MPs received almost 190,000 abusive tweets over a three-month period, new research has shown.
One in 20 tweets to MPs were abusive, analysis by BCS – The Chartered Institute for IT and independent think tank Demos found.
They looked at tweets sent to or from a UK MP between May 9 and August 18 2016.
Analysis of the exchanges found that 188,000 were abusive, with almost two thirds of the tweets coming from accounts registered to men.
The abuse peaked on the day of the EU referendum result, June 24, and the day Boris Johnson pulled out of the Conservative leadership race, June 30, the report stated.
Brexit was the most commonly occurring hashtag in abusive tweets, while BorisJohnson and VoteLeave ranked second and third.
Party leaders, deputy leaders and prominent campaigners in the EU referendum were among the most frequently abused MPs, according to the research.
The analysis also found that 34% of the abuse was “unqualified”, as the tweets did not contain any additional information about why the abuse was sent.

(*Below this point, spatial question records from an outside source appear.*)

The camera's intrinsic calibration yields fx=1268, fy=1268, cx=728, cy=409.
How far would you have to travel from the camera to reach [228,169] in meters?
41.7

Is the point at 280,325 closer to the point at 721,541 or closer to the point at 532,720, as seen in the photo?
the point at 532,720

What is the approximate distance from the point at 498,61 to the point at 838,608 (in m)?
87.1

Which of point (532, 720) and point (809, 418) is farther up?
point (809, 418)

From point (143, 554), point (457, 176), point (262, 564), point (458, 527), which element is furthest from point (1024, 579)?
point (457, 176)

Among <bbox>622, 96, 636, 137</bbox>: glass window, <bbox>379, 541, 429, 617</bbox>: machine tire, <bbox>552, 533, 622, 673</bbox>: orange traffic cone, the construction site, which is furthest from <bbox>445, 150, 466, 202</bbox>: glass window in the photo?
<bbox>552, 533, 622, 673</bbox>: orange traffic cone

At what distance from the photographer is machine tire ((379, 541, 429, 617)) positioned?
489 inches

Six MPs were subjected to abuse in 10% of the tweets they received, while 34 received none.
The report blamed the “anonymous and ‘safe distance’ nature of social media platforms” for allowing “abuse to be handed out far less respectfully than it would usually be if delivered face-to-face”.
In a foreword to the report, David Evans, director of policy and community at BCS, called for “a cross-party allegiance to work with us and existing social media platforms to improve their offerings, and establish a purpose-built platform to facilitate meaningful and effective political engagement online”.
He added: “Online political engagement is here to stay, and issues around how well it is serving our political process will only increase with time.
“The time to give proper consideration to how the situation can be improved, making IT better for society, is now!”